Students must fulfill eight criteria — called "Alverno Abilities" — covering different topics, Kujala-Korpela said.
"If we don't fulfill the criteria, we don't pass," Kujala-Korpela said.
And though a paper may come back with an "S," students say teachers will provide them with constructive criticism.
"Teachers give us really good feedback," Dreger said. "(They'll say), 'It's really good on this part, (or) you need to improve on this part.' It's a nice way of kind of learning what you're good at and what you kind of need to build up."
Slattery said the non-traditional grading system made her undergraduate work at Alverno easier.
"It took so much stress off just passing instead of getting an A," she said. "I didn't realize the stress grades put on you. Here (at Marquette) I'm constantly worried about getting A's."
Slattery said she thinks the Alverno grading system isn't looked favorably upon.

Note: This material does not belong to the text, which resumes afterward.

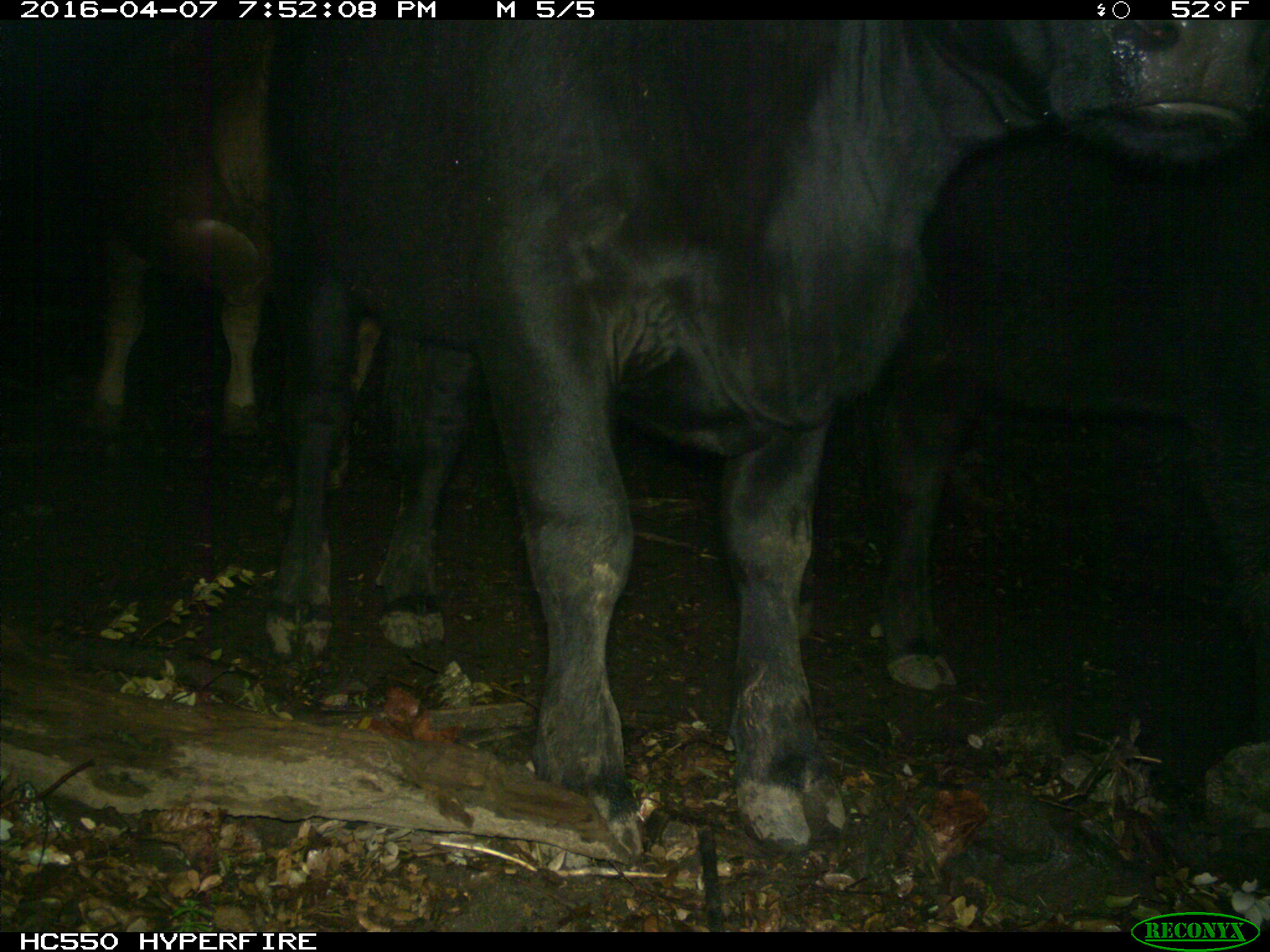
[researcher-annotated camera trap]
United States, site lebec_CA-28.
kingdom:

Having been accepted by nine out of 11 law schools she applied for, she said the other two might have rejected her because of it.

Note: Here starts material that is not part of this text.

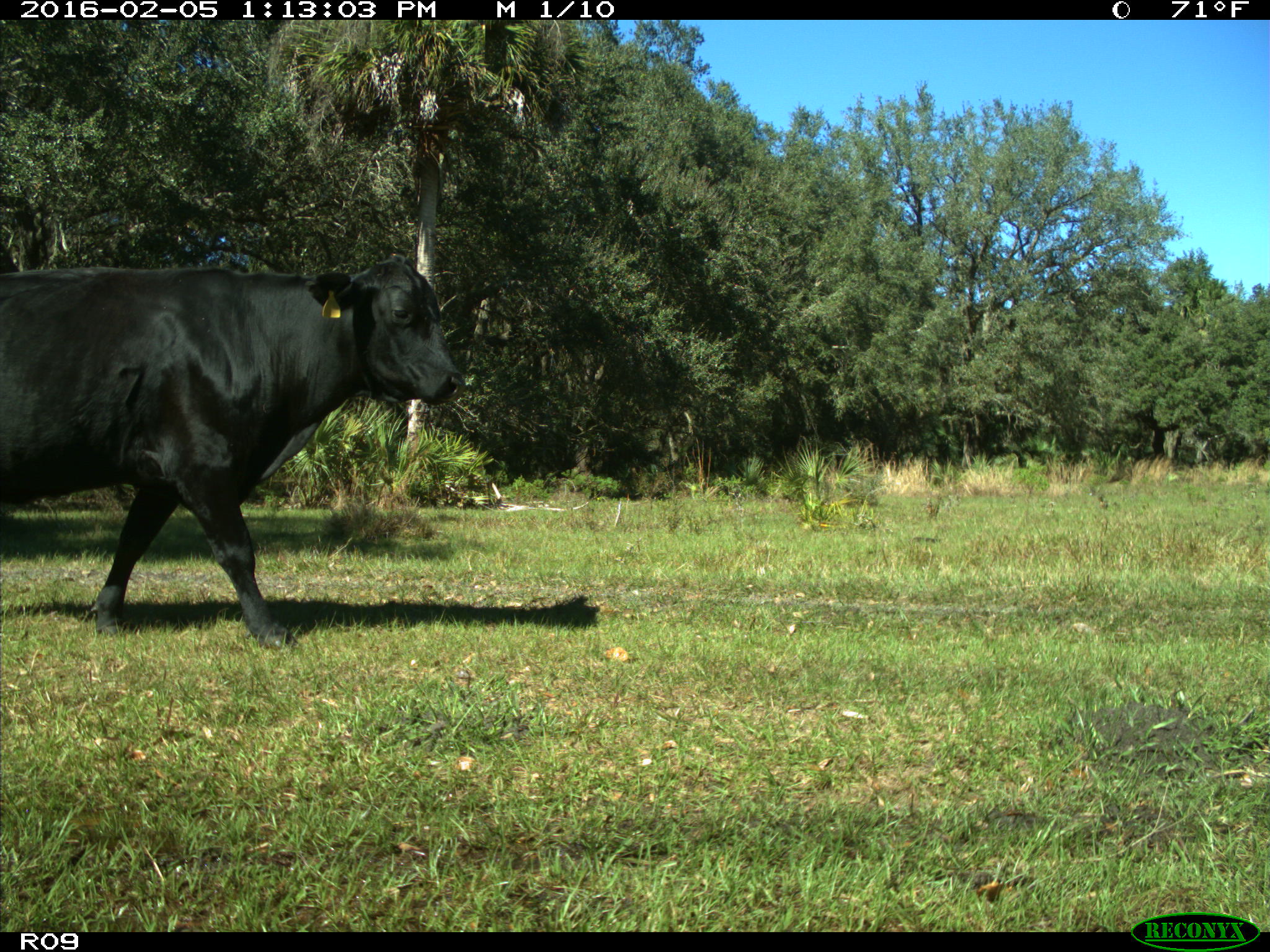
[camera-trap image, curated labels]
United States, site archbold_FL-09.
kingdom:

Alverno does provide a GPA if requested based on feedback from teachers, Slattery said.
Though there may not be as much stress to get a 4.0 grade point average, in-depth student projects are challenging, said Becca Surges, a junior majoring in professional communication.
In her advanced writing class, Surges was part of a public relations team that presented a marketing campaign to real professionals in the field, a real life experience "which is a little scary," she said.
Kujala-Korpela said despite the absence of a traditional grading system, school is stressful for her.
"It really pushes you," she said. "It's a good thing and a bad thing. You learn what you're made of."